SID Fulfilling the Promise of 40 Acres: African American Reparations in the Twenty-First Century

    Saturday, April 10, 2021 at 10:00 AM until 12:00 PMEastern Daylight Time UTC -04:00

    Fulfilling the Promise of 40 Acres: African American Reparations in the Twenty-First Century

    Center for Global Development and Sustainability, The Heller School at Brandeis

    A Global Policy and Justice Series – Spring 2021

    Today’s black-white wealth gap originated with the unfulfilled promise of 40 acres in 1865. The payment of this debt in the 21st century is feasible—and at least 156 years overdue. In their award-winning book, From Here to Equality: Reparations for Black Americans in the Twenty-First Century, William Darity Jr. and A. Kirsten Mullen advance a general definition of reparations as a program of acknowledgment, redress, and closure. Acknowledgment constitutes the culpable party’s admission of responsibility for the atrocity; admission should include recognition of the damages inflicted upon the enslaved and their descendants and the advantages gained by the culpable party. Redress constitutes the acts of restitution; the steps taken to “heal the wound.” In this context, it means the erasure of the black-white wealth gap. Closure constitutes an agreement by both the victims and the perpetrators that the account is settled.

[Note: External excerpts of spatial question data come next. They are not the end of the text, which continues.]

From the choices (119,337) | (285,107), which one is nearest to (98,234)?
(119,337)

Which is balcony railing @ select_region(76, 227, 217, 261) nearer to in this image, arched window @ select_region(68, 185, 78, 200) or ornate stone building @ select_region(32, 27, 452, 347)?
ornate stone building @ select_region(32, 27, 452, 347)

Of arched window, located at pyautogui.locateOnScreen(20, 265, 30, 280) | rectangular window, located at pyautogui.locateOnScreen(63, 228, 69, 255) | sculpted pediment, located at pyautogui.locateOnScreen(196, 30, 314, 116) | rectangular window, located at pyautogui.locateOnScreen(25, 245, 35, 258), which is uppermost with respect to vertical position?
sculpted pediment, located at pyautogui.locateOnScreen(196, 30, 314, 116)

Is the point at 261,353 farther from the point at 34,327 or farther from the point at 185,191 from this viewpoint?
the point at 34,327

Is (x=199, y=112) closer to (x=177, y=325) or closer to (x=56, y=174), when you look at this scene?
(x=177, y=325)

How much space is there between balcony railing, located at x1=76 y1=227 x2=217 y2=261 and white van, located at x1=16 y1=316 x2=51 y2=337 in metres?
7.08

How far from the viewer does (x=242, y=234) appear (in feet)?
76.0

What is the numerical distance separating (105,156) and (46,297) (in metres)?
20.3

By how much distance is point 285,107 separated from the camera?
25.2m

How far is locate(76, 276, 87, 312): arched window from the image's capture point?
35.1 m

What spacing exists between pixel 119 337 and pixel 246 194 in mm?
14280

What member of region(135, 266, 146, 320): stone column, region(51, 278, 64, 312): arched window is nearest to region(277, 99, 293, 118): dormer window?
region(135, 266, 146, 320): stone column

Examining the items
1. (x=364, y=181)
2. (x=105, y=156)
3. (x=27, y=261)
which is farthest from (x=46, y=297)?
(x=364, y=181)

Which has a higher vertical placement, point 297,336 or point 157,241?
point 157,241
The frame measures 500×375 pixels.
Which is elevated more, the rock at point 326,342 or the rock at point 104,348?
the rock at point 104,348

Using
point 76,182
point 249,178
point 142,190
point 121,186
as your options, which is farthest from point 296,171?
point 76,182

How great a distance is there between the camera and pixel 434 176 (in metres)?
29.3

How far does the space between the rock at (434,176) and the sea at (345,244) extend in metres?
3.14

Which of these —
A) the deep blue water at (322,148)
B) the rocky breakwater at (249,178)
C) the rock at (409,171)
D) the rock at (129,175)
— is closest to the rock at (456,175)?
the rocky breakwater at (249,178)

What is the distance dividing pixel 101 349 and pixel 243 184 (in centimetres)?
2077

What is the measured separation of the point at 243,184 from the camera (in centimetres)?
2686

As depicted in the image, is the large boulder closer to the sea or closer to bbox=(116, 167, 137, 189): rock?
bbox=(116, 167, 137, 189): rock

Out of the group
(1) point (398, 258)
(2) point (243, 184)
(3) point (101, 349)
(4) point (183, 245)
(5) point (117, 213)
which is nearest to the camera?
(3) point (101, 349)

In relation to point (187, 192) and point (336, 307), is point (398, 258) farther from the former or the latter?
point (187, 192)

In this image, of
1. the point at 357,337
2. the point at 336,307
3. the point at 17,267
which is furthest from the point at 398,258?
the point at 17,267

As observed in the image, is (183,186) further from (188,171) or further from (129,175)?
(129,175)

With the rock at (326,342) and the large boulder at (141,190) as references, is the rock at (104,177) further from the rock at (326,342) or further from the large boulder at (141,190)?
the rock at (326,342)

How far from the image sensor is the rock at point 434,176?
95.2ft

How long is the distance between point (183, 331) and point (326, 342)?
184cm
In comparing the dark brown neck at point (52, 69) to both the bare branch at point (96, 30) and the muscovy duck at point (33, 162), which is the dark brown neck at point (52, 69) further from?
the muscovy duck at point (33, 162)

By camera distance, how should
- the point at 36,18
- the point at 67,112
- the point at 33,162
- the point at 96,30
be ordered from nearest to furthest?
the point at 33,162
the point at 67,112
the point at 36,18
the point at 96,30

    Professor William A. (“Sandy”) Darity Jr. is the Samuel DuBois Cook Professor of Public Policy, African and African American Studies, and Economics and the director of the Samuel DuBois Cook Center on Social Equity at Duke University. He was the founding director of the Research Network on Racial and Ethnic Inequality at Duke. Darity’s research focuses on inequality by race, class and ethnicity, stratification economics, schooling and the racial achievement gap, North-South theories of trade and development, skin shade and labor market outcomes, the economics of reparations, the Atlantic slave trade, and the social-psychological effects of exposure to unemployment. His most recent book, co-authored with A. Kirsten Mullen, is From Here to Equality: Reparations for Black Americans in the Twenty-First Century (2020).

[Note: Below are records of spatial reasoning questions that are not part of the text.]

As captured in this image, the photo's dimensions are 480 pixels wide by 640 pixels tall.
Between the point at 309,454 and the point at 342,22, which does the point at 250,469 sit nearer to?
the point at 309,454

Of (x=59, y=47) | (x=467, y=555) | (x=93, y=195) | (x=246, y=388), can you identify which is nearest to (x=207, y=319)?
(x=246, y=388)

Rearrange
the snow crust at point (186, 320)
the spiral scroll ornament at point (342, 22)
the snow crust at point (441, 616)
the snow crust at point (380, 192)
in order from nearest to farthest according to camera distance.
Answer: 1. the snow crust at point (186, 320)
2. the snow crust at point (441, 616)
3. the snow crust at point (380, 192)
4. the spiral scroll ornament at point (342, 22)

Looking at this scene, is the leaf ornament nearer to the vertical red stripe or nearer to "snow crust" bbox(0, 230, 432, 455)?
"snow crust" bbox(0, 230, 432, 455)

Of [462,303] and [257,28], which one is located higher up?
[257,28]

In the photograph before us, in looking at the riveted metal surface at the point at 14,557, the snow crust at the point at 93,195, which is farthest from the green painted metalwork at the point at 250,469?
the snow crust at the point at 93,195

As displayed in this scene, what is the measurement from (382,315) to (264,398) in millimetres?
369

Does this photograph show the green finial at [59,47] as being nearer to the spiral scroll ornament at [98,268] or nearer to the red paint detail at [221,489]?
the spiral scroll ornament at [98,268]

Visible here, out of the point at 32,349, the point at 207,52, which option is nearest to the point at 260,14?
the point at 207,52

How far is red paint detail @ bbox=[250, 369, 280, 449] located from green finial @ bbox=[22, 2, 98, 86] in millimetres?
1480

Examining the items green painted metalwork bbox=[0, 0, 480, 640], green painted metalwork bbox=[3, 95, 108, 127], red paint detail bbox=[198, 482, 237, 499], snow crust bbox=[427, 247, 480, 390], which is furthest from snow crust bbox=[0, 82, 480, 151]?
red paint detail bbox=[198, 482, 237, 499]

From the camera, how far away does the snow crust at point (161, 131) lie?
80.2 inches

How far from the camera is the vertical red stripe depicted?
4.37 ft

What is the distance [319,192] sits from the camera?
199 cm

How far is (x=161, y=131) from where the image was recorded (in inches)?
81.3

    A. Kirsten Mullen is a folklorist and the founder of Artefactual, an arts-consulting practice, and Carolina Circuit Writers, a literary consortium that brings expressive writers of color to the Carolinas. She was a member of the Freelon Adjaye Bond concept development team that was awarded the Smithsonian Institution’s commission to design the National Museum of African American History and Culture. As a faculty member with the Community Folklife Documentation Institute, she trained students to research and record the state’s African American musical heritage. Her writing includes “Black Culture and History Matter” (The American Prospect), which examines the politics of funding black cultural institutions. She and William A. Darity, Jr. are the authors of From Here to Equality: Reparations for Black Americans in the Twenty-First Century (2020).